On 6/12/2010 3:21 AM, Martin v. Loewis wrote:
Yeah. I get the policy in general, a proliferation of ctypes stuff could
be very bad -- but if code is very careful with type-checking and stuff,
it should be possible to get an exception, I'd hope.

Only if you can live with the respective module not being available all
the time.

The issue is not that you may mistakes in the ctypes code, thus allowing
users to crash Python. The issue is that if users remove ctypes (which
they may want to do because it's not trustworthy), then your module will
stop working (unless you have a fallback for the case that ctypes is
unavailable).

In general, it's undesirable that absence of some module causes a
different module to stop working in the standard library, except that
absence of Tkinter clearly causes IDLE and turtle to stop working.

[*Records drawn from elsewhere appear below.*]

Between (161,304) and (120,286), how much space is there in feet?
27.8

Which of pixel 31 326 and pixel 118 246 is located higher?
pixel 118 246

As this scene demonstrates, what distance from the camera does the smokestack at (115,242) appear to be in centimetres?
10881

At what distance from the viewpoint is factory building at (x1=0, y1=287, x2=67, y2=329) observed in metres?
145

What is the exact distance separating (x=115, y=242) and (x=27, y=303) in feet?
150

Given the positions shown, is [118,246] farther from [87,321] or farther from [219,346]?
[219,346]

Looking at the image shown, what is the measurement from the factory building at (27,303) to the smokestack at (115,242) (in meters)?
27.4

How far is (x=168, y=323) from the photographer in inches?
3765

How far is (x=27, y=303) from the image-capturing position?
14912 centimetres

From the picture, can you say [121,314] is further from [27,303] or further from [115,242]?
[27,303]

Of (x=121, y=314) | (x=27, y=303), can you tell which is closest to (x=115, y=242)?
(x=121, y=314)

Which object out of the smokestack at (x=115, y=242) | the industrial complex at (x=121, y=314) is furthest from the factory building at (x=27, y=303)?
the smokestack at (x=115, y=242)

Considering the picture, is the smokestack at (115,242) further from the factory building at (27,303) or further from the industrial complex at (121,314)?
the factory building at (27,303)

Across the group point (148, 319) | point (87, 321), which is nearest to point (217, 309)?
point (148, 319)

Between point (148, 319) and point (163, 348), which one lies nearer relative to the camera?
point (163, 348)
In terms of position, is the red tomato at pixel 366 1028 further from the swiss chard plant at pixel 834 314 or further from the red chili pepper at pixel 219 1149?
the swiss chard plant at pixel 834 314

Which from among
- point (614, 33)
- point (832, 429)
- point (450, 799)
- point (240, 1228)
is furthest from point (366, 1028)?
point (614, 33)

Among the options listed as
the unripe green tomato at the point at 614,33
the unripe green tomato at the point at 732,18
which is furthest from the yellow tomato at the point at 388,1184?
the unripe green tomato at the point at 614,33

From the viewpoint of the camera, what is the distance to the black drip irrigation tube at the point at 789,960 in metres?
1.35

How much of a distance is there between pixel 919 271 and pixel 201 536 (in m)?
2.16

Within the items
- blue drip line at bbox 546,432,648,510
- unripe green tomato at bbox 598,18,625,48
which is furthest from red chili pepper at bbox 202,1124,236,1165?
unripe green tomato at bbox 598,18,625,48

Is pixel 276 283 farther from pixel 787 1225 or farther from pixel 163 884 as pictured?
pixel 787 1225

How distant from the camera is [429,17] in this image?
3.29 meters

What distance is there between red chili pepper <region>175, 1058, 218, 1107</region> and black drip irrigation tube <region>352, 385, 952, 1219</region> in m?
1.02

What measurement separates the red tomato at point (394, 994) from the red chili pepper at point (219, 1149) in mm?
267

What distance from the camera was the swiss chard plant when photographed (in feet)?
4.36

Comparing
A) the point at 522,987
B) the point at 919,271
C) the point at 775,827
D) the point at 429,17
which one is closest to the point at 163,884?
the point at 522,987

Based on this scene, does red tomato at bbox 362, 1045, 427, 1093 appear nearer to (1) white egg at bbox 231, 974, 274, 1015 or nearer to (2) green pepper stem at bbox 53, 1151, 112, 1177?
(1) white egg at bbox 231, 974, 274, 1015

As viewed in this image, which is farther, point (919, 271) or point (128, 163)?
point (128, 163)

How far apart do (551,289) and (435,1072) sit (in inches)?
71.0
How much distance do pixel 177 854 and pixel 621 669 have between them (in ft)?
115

Having the absence of ctypes causing IDLE and turtle to stop working would not be any worse, in a sense, though probably less expected.

Otherwise it makes certain windows-workarounds very problematic. You
basically /have/ to write a C extension :|

That's not problematic at all, for the standard library. Just write that
C extension.

I suppose one could develop in ctypes and then rewrite when 'stable', though 'stable' seldom is.

Would it be possible to write a program that converts a module that uses ctypes to interface to a dll to a corresponding C extension program that would compile to a drop in replacement extension module?

Given that the latter tends to be faster (as discovered/claimed by the pygame folks), this might prove useful for more than the specific case.